* begin Data supplied *

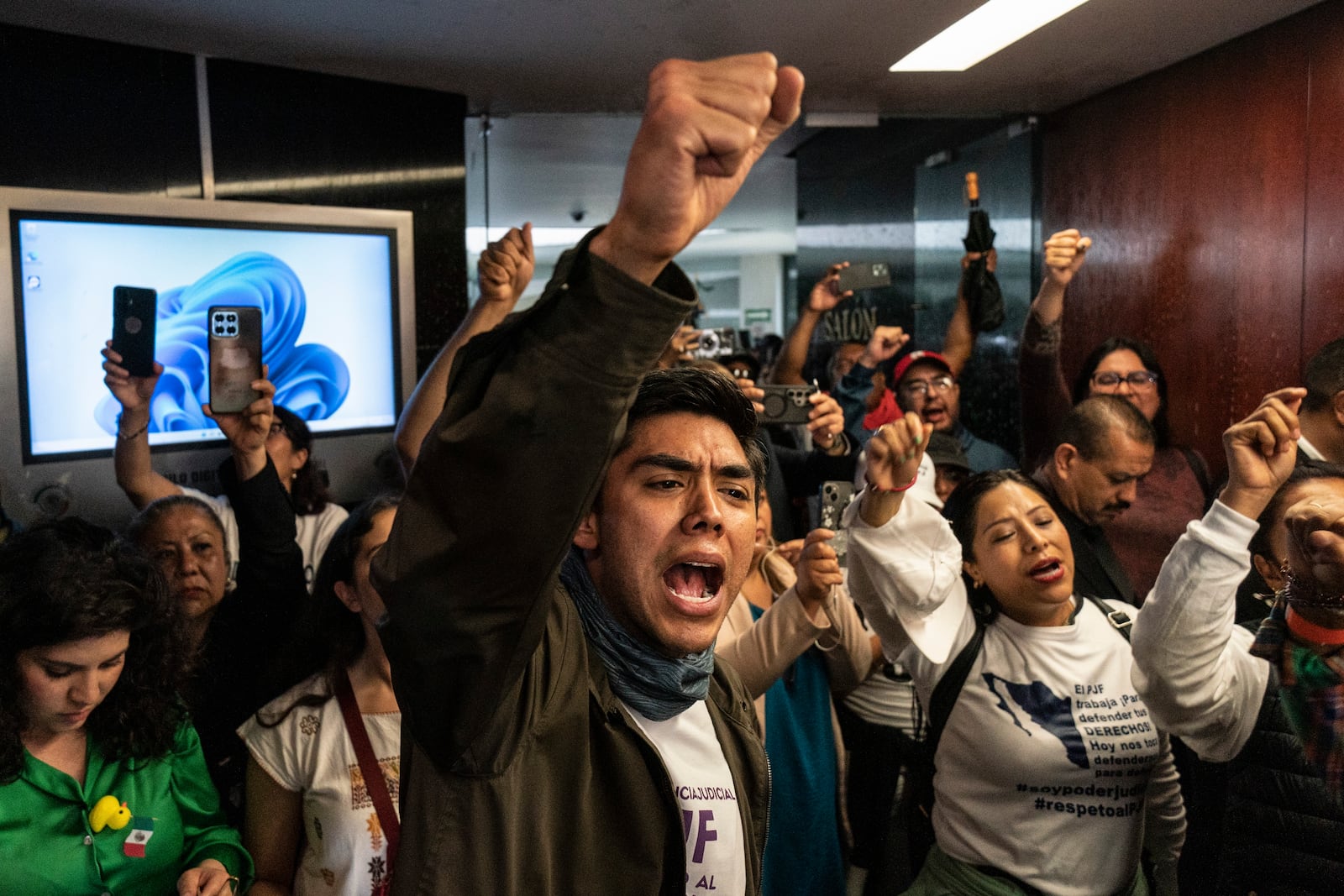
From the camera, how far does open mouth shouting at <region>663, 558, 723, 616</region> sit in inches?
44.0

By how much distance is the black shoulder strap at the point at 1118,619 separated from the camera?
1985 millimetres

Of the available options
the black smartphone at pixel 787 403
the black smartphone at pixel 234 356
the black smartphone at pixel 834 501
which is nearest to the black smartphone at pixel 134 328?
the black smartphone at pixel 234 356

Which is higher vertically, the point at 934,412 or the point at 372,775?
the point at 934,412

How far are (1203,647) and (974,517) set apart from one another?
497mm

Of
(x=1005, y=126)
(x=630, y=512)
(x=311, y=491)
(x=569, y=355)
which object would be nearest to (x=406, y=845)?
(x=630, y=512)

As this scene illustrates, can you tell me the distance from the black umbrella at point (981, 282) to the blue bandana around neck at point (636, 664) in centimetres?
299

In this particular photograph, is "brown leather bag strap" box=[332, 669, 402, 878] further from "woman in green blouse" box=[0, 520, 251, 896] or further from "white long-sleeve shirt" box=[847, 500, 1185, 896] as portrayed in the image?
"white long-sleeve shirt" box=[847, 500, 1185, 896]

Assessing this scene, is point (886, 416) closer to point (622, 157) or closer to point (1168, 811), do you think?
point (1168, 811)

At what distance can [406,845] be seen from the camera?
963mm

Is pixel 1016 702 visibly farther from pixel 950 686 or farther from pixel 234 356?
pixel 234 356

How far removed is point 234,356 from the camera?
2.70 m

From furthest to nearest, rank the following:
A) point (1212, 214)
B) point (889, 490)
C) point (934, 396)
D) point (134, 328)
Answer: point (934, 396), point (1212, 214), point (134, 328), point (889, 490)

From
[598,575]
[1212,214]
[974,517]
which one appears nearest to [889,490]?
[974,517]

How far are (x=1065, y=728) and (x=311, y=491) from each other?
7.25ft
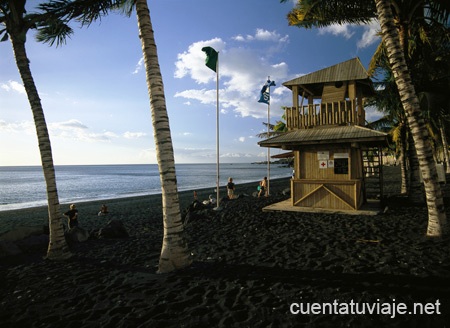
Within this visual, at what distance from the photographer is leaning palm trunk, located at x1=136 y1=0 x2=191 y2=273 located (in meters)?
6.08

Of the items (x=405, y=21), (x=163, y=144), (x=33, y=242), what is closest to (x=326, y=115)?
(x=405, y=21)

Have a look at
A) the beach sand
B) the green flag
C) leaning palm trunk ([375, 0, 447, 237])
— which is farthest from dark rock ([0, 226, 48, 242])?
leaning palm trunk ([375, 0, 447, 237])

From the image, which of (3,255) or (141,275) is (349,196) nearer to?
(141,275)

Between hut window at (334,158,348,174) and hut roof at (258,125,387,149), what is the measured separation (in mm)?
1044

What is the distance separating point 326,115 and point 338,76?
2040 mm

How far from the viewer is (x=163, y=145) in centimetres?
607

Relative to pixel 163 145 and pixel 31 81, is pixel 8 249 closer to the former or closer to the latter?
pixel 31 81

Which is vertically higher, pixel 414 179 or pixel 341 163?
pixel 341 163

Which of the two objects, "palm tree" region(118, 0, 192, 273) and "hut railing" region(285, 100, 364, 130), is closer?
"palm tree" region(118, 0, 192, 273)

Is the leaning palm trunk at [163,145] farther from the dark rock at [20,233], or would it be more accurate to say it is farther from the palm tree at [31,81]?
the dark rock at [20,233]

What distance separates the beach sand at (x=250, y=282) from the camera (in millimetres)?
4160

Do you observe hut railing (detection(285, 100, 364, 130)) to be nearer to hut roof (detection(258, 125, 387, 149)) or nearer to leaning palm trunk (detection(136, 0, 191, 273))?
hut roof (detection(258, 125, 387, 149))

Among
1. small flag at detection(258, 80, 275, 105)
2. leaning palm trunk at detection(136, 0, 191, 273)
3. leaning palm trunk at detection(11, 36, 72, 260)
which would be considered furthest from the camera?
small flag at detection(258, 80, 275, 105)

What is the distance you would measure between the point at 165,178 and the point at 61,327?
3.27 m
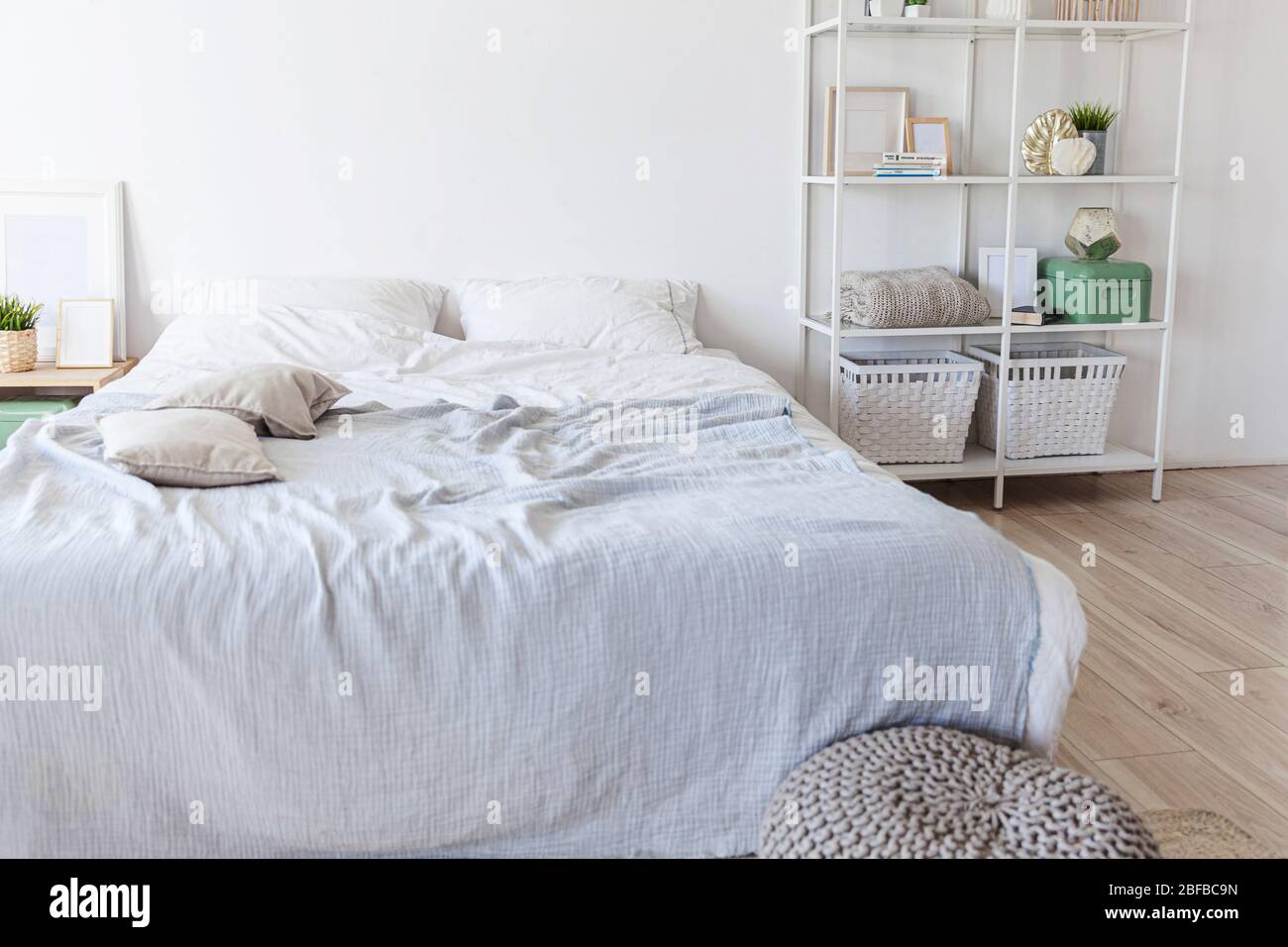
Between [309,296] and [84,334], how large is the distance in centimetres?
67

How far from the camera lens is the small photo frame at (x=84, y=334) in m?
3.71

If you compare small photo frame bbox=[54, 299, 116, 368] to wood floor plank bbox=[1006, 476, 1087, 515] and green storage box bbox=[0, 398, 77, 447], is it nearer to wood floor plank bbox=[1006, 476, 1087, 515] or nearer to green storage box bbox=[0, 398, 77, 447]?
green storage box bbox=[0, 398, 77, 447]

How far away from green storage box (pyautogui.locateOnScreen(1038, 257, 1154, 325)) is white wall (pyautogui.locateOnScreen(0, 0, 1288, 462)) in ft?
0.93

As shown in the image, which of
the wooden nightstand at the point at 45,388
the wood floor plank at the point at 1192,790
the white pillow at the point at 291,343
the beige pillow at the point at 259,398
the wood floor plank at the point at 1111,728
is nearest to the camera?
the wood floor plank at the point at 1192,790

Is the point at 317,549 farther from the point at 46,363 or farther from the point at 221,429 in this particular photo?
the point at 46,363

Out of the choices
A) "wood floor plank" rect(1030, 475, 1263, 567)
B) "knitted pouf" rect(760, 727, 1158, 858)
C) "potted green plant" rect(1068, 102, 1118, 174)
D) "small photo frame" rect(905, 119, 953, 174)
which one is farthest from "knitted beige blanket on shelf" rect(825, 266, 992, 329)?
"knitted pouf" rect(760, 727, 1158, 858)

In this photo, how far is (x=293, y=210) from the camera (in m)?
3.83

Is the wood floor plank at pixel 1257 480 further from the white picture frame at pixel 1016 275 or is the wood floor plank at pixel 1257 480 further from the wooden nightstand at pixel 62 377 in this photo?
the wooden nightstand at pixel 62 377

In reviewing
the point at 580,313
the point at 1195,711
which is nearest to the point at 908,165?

* end Data supplied *

_Prompt:_ Copy every item above word for word, leaving out the pictures.

_Output of the exercise:_
From the camera, how far does open mouth shouting at <region>663, 558, 723, 616</region> sit in inches?
44.0

By how much distance is the black shoulder strap at the point at 1118,619 separated from the camera?
1985 millimetres

Of the available options
the black smartphone at pixel 787 403
the black smartphone at pixel 234 356
the black smartphone at pixel 834 501
which is nearest to the black smartphone at pixel 134 328?
the black smartphone at pixel 234 356

Which is higher vertically, the point at 934,412 or the point at 372,775?
the point at 934,412

How far are (1203,647) and (974,517) set apart from one another?
497mm

Of
(x=1005, y=126)
(x=630, y=512)
(x=311, y=491)
(x=569, y=355)
which object would be nearest to (x=406, y=845)?
(x=630, y=512)

As this scene illustrates, can you tell me the distance from the black umbrella at point (981, 282) to the blue bandana around neck at point (636, 664) in centimetres?
299

In this particular photograph, is "brown leather bag strap" box=[332, 669, 402, 878] further from "woman in green blouse" box=[0, 520, 251, 896] or further from "white long-sleeve shirt" box=[847, 500, 1185, 896] as portrayed in the image?
"white long-sleeve shirt" box=[847, 500, 1185, 896]

Assessing this scene, is point (886, 416) closer to point (622, 157) or closer to point (1168, 811), do you think?
point (1168, 811)

At what distance can [406,845] be seen from the camera?
963mm

Is pixel 1016 702 visibly farther from pixel 950 686 or farther from pixel 234 356?
pixel 234 356

How far removed is point 234,356 from the camera?
2.70 m

From furthest to nearest, rank the following:
A) point (1212, 214)
B) point (889, 490)
C) point (934, 396)
D) point (134, 328)
Answer: point (934, 396), point (1212, 214), point (134, 328), point (889, 490)

From
[598,575]
[1212,214]
[974,517]
which one appears nearest to [889,490]?
[974,517]

How far are (x=1065, y=728) and (x=311, y=491) from each other?
7.25ft
Within this visual, at what distance from the photographer is leaning palm trunk, located at x1=136 y1=0 x2=191 y2=273 located (in meters)?
6.08

Of the items (x=405, y=21), (x=163, y=144), (x=33, y=242), what is closest to (x=326, y=115)?
(x=405, y=21)

Have a look at
A) the beach sand
B) the green flag
C) leaning palm trunk ([375, 0, 447, 237])
— which is farthest from dark rock ([0, 226, 48, 242])?
leaning palm trunk ([375, 0, 447, 237])

From the image, which of (3,255) or (141,275) is (349,196) nearer to?
(141,275)

Between hut window at (334,158,348,174) and hut roof at (258,125,387,149), what is the measured separation (in mm)?
1044

What is the distance separating point 326,115 and point 338,76?
2040 mm

How far from the viewer is (x=163, y=145) in centimetres?
607

Relative to pixel 163 145 and pixel 31 81, is pixel 8 249 closer to the former or closer to the latter?
pixel 31 81

Which is vertically higher, pixel 414 179 or pixel 341 163?
pixel 341 163

Which of the two objects, "palm tree" region(118, 0, 192, 273) and "hut railing" region(285, 100, 364, 130), is closer?
"palm tree" region(118, 0, 192, 273)

Is the leaning palm trunk at [163,145] farther from the dark rock at [20,233], or would it be more accurate to say it is farther from the palm tree at [31,81]?
the dark rock at [20,233]

What distance separates the beach sand at (x=250, y=282) from the camera (in millimetres)?
4160

Do you observe hut railing (detection(285, 100, 364, 130)) to be nearer to hut roof (detection(258, 125, 387, 149)) or nearer to leaning palm trunk (detection(136, 0, 191, 273))?
hut roof (detection(258, 125, 387, 149))

Among
1. small flag at detection(258, 80, 275, 105)
2. leaning palm trunk at detection(136, 0, 191, 273)
3. leaning palm trunk at detection(11, 36, 72, 260)
which would be considered furthest from the camera?
small flag at detection(258, 80, 275, 105)

What is the distance you would measure between the point at 165,178 and the point at 61,327?
3.27 m
Between [309,296] and [84,334], how large is the distance in centimetres?
67

How far from the camera lens is the small photo frame at (x=84, y=334) in m?
3.71

If you compare small photo frame bbox=[54, 299, 116, 368] to wood floor plank bbox=[1006, 476, 1087, 515] and green storage box bbox=[0, 398, 77, 447], is it nearer to wood floor plank bbox=[1006, 476, 1087, 515] or nearer to green storage box bbox=[0, 398, 77, 447]?
green storage box bbox=[0, 398, 77, 447]

How far away from green storage box (pyautogui.locateOnScreen(1038, 257, 1154, 325)) is white wall (pyautogui.locateOnScreen(0, 0, 1288, 462)) in ft?
0.93

As shown in the image, which of
the wooden nightstand at the point at 45,388
the wood floor plank at the point at 1192,790
the white pillow at the point at 291,343
the beige pillow at the point at 259,398
the wood floor plank at the point at 1111,728
is nearest to the camera?
the wood floor plank at the point at 1192,790

Is the point at 317,549 farther from the point at 46,363 or farther from the point at 221,429 in this particular photo?
the point at 46,363

Out of the choices
A) "wood floor plank" rect(1030, 475, 1263, 567)
B) "knitted pouf" rect(760, 727, 1158, 858)
C) "potted green plant" rect(1068, 102, 1118, 174)
D) "small photo frame" rect(905, 119, 953, 174)
which one is farthest from "knitted beige blanket on shelf" rect(825, 266, 992, 329)?
"knitted pouf" rect(760, 727, 1158, 858)

In this photo, how far is (x=293, y=210) from the camera (in m)?
3.83

Is the wood floor plank at pixel 1257 480 further from the white picture frame at pixel 1016 275 or is the wood floor plank at pixel 1257 480 further from the wooden nightstand at pixel 62 377 in this photo?
the wooden nightstand at pixel 62 377

In reviewing
the point at 580,313
the point at 1195,711
which is nearest to the point at 908,165?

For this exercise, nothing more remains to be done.